Texto de
José Luís Peixoto, in 'Abraço'
Se te quiserem
convencer de que é impossível, diz-lhes que impossível é ficares calado,
impossível é não teres voz. Temos direito a viver. Acreditamos nessa
certeza com todas as forças do nosso corpo e, mais ainda, com todas as
forças da nossa vontade. Viver é um verbo enorme, longo. Acreditamos em
todo o seu tamanho, não prescindimos de um único passo do seu/nosso
caminho.
Sabemos bem que é inútil resmungar contra o ecrã do telejornal. O vidro
não responde. Por isso, temos outros planos. Temos voz, tantas vozes;
temos rosto, tantos rostos. As ruas hão-de receber-nos, serão pequenas
para nós. Sabemos formar marés, correntes. Sabemos também que nunca nos
foi oferecido nada. Cada conquista foi ganha milímetro a milímetro.
Antes de estar à vista de toda a gente, prática e concreta, era sempre
impossível, mas viver é acreditar. Temos direito à esperança. Esta vida
pertence-nos.
Além disso, é magnífico estragar a festa aos poderosos. É divertido,
saudável, faz bem à pele.

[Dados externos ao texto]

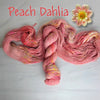 Peach Dahlia - Hand dyed variegated yarn - Merino Fingering to worsted dyed to order peach coral yellow green pink speckles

Quando eles pensam que já nos distribuíram um
lugar, que já está tudo decidido, que nos compraram com falinhas mansas e
autocolantes, mostramos-lhes que sabemos gritar. Envergonhamo-los como
as crianças de cinco anos envergonham os pais na fila do supermercado.
Com a diferença grande de não sermos crianças de cinco anos e com a
diferença imensa de eles não serem nossos pais porque os nossos pais, há
quase quatro décadas atrás, tiveram de livrar-se dos pais deles. Ou,
pelo menos, tentaram.
O único impossível é o que julgarmos que não somos capazes de construir.
Temos mãos e um número sem fim de habilidades que podemos fazer com
elas. Nenhum desses truques é deixá-las cair ao longo do corpo,
guardá-las nos bolsos, estendê-las à caridade. Por isso, não vamos
pedir, vamos exigir. Havemos de repetir as vezes que forem necessárias:
temos direito a viver. Nunca duvidámos de que somos muito maiores do que
o nosso currículo, o nosso tempo não é um contrato a prazo, não há
recibos verdes capazes de contabilizar aquilo que valemos.
Vida, se nos estás a ouvir, sabe que caminhamos na tua direcção. A nossa
liberdade cresce ao acreditarmos e nós crescemos com ela e tu, vida,
cresces também. Se te quiserem convencer, vida, de que é impossível,
diz-lhe que vamos todos em teu resgate, faremos o que for preciso e
diz-lhes que impossível é negarem-te, camuflarem-te com números,
diz-lhes que impossível é não teres voz.